● PASSAGE:
# # # #

At noon, Moscow military district commander General Kalinin, whom Yanayev appointed as military commandant of Moscow, declared a curfew in Moscow from 23:00 to 5:00, effective from 20 August.[9][19][22] This was understood as the sign that the attack on the White House was imminent.

The defenders of the White House prepared themselves, most of them being unarmed. Evdokimov's tanks were moved from the White House in the evening.[14][25] The makeshift White House defense headquarters was headed by General Konstantin Kobets, a Russian SFSR people's deputy.[25][26]

In the afternoon of 20 August, Kryuchkov, Yazov and Pugo finally decided to attack the White House. This decision was supported by other GKChP members. Kryuchkov and Yazov's deputies, KGB general Ageyev and Army general Achalov, respectively, planned the assault, codenamed "Operation Grom" (Thunder), which would gather elements of the Alpha Group and Vympel Groups, with the support of the paratroopers, Moscow OMON, the Internal Troops of the Dzerzhinsky division, three tank companies and a helicopter squadron. Alpha Group commander General Viktor Karpukhin and other senior officers of the unit together with Airborne Troops deputy commander Gen Alexander Lebed mingled with the crowds near the White House and assessed the possibility of such an operation. After that, Karpukhin and Vympel commander Colonel Beskov tried to convince Ageyev that the operation would result in bloodshed and should be canceled.[8][9][10][27] Lebed, with the consent of his immediate superior, Pavel Grachev, returned to the White House and secretly informed the defense headquarters that the attack would begin at 2:00.[10][27]

21 August

At about 1:00, not far from the White House, a group of IFVs of Tamanskaya motorized infantry division was blocked in a tunnel by barricades made of trolleybuses and street cleaning machines. Dmitriy Komar climbed one IFV and tried to "blind" the observation slit with a piece of tarpaulin but either fell to his death from the IFV or was shot. Then Vladimir Usov, who tried to help him, was shot (possibly unintentionally by a ricocheting bullet). At about the same time a third young man, Ilya Krichevskiy, was also shot under unclear circumstances. Several other men were wounded. The IFV was set on fire by the crowd but no soldiers were killed.[14][26][28] Alpha Group and Vympel did not move to the White House as had been planned and Yazov ordered the troops to pull out from Moscow.

# # # #

● SUPPLIED MATERIAL:
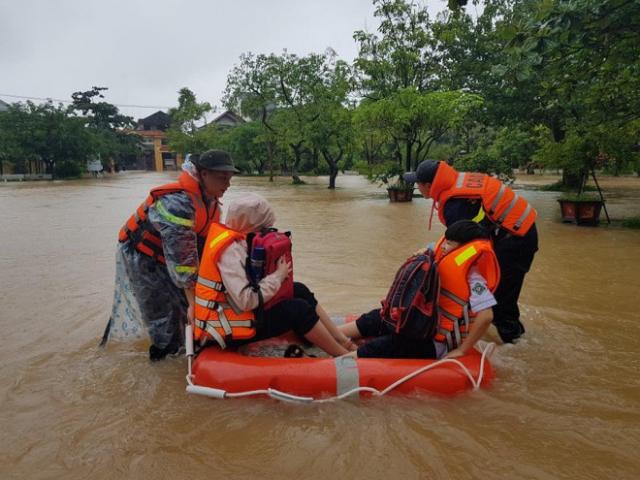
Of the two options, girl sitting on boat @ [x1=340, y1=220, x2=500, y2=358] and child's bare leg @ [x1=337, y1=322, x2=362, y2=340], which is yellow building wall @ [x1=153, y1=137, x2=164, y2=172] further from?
girl sitting on boat @ [x1=340, y1=220, x2=500, y2=358]

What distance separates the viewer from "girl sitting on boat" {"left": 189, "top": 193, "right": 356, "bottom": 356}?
308cm

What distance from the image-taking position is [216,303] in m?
3.16

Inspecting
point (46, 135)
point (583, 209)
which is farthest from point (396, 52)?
point (46, 135)

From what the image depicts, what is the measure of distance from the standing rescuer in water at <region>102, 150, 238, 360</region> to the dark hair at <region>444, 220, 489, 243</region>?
5.14 feet

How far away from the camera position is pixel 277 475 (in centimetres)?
251

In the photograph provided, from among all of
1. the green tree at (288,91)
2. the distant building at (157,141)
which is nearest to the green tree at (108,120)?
the distant building at (157,141)

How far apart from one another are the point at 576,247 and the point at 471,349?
19.5ft

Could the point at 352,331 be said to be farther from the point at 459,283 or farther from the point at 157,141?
the point at 157,141

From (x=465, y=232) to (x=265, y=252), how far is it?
1316 millimetres

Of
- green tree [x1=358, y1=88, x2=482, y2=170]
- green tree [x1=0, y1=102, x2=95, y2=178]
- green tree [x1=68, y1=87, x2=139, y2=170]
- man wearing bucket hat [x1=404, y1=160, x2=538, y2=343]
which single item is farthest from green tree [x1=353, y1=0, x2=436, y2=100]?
green tree [x1=68, y1=87, x2=139, y2=170]

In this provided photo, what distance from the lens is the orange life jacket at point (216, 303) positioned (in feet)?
10.2

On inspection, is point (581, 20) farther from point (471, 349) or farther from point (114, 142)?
point (114, 142)

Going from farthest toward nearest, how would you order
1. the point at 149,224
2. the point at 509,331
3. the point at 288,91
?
the point at 288,91, the point at 509,331, the point at 149,224

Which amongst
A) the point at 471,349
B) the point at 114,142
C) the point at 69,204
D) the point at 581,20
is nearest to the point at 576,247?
the point at 581,20
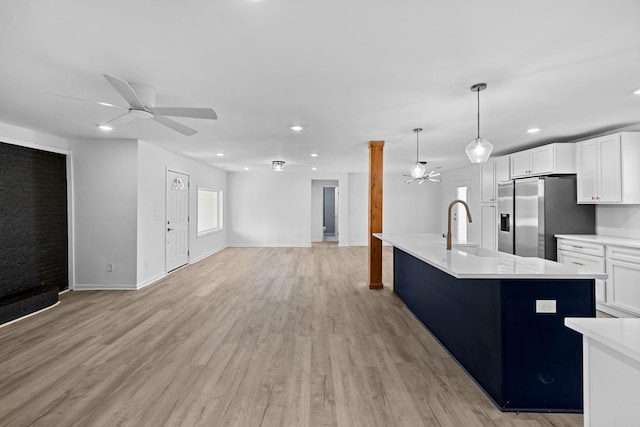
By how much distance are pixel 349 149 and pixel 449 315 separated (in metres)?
3.70

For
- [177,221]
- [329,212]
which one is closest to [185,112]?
[177,221]

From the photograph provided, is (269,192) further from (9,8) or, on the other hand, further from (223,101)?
(9,8)

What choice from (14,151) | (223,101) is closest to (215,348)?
(223,101)

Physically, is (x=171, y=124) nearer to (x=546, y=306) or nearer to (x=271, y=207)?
(x=546, y=306)

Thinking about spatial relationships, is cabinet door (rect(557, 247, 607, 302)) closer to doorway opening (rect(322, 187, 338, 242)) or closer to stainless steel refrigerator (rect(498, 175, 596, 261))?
stainless steel refrigerator (rect(498, 175, 596, 261))

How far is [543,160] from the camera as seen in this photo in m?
4.79

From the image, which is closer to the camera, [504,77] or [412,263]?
[504,77]

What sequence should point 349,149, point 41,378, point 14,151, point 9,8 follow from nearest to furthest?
point 9,8 < point 41,378 < point 14,151 < point 349,149

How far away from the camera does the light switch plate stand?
209 centimetres

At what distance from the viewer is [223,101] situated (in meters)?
3.21

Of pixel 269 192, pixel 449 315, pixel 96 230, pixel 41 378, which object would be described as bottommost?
pixel 41 378

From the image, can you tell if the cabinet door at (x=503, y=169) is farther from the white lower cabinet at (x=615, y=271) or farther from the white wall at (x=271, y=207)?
the white wall at (x=271, y=207)

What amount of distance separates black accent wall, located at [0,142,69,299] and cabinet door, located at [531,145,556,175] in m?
7.27

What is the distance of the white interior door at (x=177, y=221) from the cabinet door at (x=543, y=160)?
20.7 feet
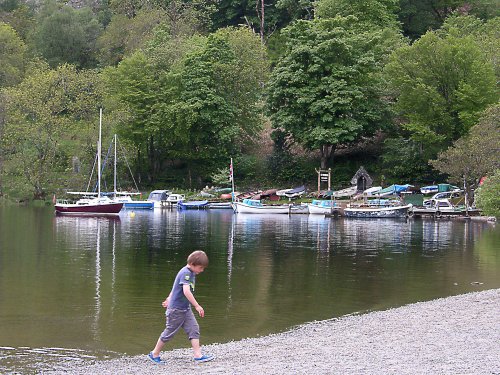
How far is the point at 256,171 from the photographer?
88.7 m

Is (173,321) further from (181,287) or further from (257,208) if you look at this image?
(257,208)

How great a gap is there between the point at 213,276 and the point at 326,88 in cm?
5064

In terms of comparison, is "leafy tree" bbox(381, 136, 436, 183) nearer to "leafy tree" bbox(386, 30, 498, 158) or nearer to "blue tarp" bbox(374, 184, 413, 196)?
"leafy tree" bbox(386, 30, 498, 158)

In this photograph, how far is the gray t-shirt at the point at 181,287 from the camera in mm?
16031

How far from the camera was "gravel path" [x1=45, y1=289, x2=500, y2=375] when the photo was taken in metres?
15.5

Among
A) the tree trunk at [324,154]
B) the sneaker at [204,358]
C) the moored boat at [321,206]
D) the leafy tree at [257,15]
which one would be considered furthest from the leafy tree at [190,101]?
the sneaker at [204,358]

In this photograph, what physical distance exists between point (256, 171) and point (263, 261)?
166 feet

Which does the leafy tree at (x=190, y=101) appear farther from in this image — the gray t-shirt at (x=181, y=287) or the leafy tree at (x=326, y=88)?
the gray t-shirt at (x=181, y=287)

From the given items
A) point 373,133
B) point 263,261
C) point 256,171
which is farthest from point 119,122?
point 263,261

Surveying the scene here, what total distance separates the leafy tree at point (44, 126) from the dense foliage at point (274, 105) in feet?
0.49

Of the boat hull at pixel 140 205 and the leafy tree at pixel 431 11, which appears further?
the leafy tree at pixel 431 11

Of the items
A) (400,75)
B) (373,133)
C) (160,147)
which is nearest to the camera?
(400,75)

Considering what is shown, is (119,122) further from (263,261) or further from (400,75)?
(263,261)

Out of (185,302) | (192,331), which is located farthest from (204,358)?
(185,302)
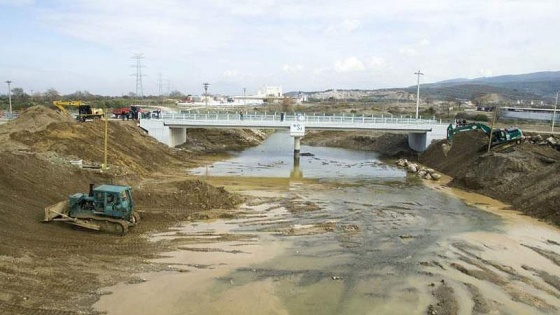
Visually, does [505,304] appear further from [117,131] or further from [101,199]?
[117,131]

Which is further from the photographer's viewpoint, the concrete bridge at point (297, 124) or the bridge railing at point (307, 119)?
the bridge railing at point (307, 119)

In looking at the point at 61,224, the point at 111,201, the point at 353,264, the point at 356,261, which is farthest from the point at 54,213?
the point at 356,261

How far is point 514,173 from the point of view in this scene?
120 feet

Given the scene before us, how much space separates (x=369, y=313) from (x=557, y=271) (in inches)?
394

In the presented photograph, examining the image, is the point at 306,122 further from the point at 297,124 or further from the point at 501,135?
the point at 501,135

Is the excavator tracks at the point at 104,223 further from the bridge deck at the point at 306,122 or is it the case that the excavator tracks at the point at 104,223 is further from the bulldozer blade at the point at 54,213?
the bridge deck at the point at 306,122

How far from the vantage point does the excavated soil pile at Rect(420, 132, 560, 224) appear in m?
30.9

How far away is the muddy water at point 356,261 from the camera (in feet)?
52.7

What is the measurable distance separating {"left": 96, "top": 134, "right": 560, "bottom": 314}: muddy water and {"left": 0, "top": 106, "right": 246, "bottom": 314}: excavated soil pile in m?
1.36

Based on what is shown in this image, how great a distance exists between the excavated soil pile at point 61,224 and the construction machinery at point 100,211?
1.33 ft

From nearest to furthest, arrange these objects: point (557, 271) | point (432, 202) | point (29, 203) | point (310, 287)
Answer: point (310, 287) → point (557, 271) → point (29, 203) → point (432, 202)

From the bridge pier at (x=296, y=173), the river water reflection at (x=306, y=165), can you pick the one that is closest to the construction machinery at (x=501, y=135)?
the river water reflection at (x=306, y=165)

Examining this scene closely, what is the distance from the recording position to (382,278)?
18.5 m

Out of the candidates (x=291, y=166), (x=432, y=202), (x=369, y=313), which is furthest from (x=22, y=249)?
(x=291, y=166)
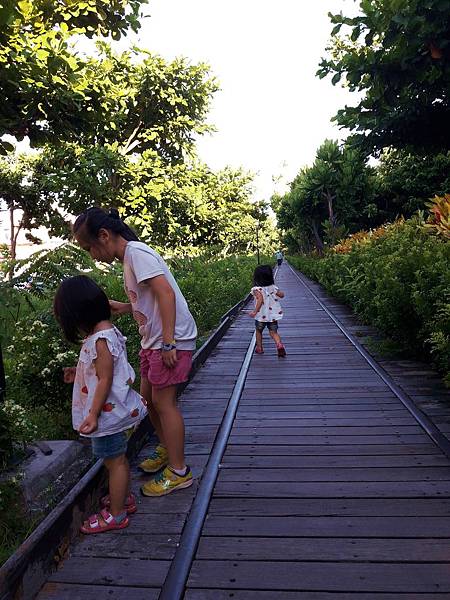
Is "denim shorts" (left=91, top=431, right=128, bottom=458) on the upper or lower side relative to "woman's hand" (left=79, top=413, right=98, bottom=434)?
lower

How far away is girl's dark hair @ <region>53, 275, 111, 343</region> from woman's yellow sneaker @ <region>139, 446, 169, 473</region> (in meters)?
1.23

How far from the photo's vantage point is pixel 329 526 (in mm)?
2686

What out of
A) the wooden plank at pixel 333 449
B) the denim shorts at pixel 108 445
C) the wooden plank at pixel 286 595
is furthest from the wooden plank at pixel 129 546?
the wooden plank at pixel 333 449

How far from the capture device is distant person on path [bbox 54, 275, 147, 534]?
262 centimetres

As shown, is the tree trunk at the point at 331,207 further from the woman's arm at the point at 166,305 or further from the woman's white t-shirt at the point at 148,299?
the woman's arm at the point at 166,305

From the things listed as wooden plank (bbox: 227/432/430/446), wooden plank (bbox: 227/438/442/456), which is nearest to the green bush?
wooden plank (bbox: 227/432/430/446)

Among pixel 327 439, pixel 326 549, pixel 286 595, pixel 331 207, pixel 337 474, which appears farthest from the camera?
pixel 331 207

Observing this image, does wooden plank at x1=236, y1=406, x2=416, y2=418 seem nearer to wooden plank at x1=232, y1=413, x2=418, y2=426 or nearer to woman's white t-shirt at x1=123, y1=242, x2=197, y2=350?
wooden plank at x1=232, y1=413, x2=418, y2=426

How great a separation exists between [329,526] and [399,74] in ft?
25.2

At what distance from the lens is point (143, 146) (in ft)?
55.0

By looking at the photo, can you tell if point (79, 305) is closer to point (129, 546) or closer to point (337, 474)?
point (129, 546)

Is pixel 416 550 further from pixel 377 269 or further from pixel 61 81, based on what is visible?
pixel 377 269

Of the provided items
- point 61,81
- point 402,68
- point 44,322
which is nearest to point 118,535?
point 44,322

# # # #

● CHALLENGES:
1. In the passage, who headed the makeshift White House defense headquarters?
2. Transcribe the part of the rows that opens with the line containing "Observing this image, does" and runs through the last of the rows, including both ends.

● THE REPLIES:
1. General Konstantin Kobets, a Russian SFSR people's deputy, headed it.

2.
Observing this image, does wooden plank at x1=236, y1=406, x2=416, y2=418 seem nearer to wooden plank at x1=232, y1=413, x2=418, y2=426 or nearer to woman's white t-shirt at x1=123, y1=242, x2=197, y2=350?
wooden plank at x1=232, y1=413, x2=418, y2=426

How great a separation exists between [329,526] and [399,74] in ft?
25.2

At what distance from the lens is point (143, 146) (in ft)?
55.0

By looking at the photo, can you tell if point (79, 305) is closer to point (129, 546) or closer to point (337, 474)?
point (129, 546)

Is pixel 416 550 further from pixel 377 269 or further from pixel 61 81, based on what is visible?
pixel 377 269

Of the provided items
- point 61,81
- point 402,68
- point 44,322
which is nearest to point 118,535?
point 44,322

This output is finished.